# My Kindle won't wake up?



## Madeline (Jun 5, 2010)

When I slide the switch, nothing happens.  It is displaying a screen saver, but I can't get it to turn on.  

Any ideas what I should try before I call Amazon CS?


----------



## Guest (Mar 22, 2011)

Hold the slide switch on until it does something.


----------



## Ann in Arlington (Oct 27, 2008)

When you slide the switch do you see an indicator light? If you do, it might just need a charge and then will work. Or it might need a hard restart -- you might have to hold the switch a minute or two.

If there's no light when you try to switch it on, or if no indicator light goes on when you plug it in, there's some sort of disconnect. You'll want to contact Kindle Customer Service.


----------



## Madeline (Jun 5, 2010)

I think I need to call.  I've tried everything.  No light.  

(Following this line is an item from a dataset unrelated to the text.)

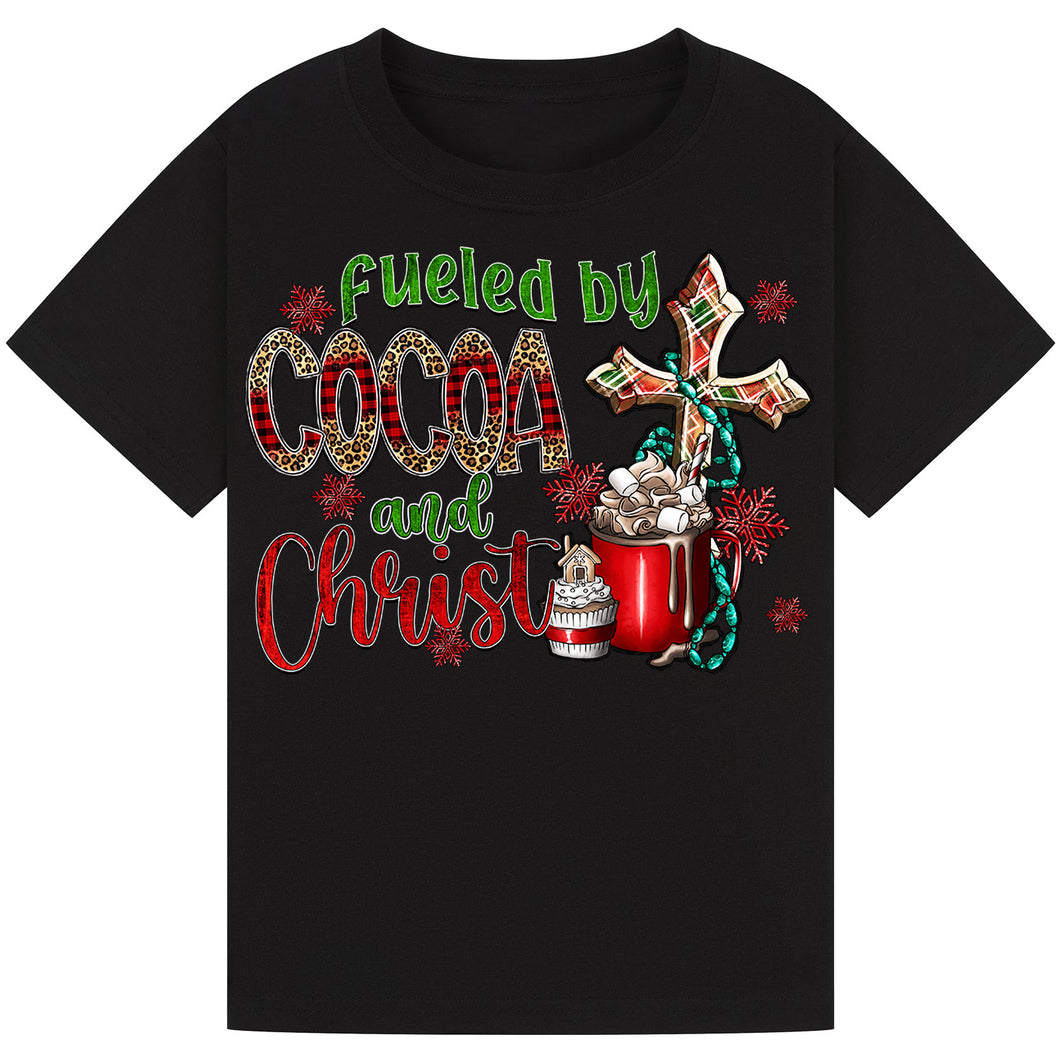 Santa Claus Crew Neck Tee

I've held the switch for like 4 minutes and still nothing.

Sigh.


----------



## pidgeon92 (Oct 27, 2008)

Sounds like your battery is dead. Try plugging it in for at _least_ an hour (4 would be best) before you try to turn it on.


----------



## Ann in Arlington (Oct 27, 2008)

If the light does not light when you plug it in, there's a disconnect somewhere.  Call them.  They'll replace it.


----------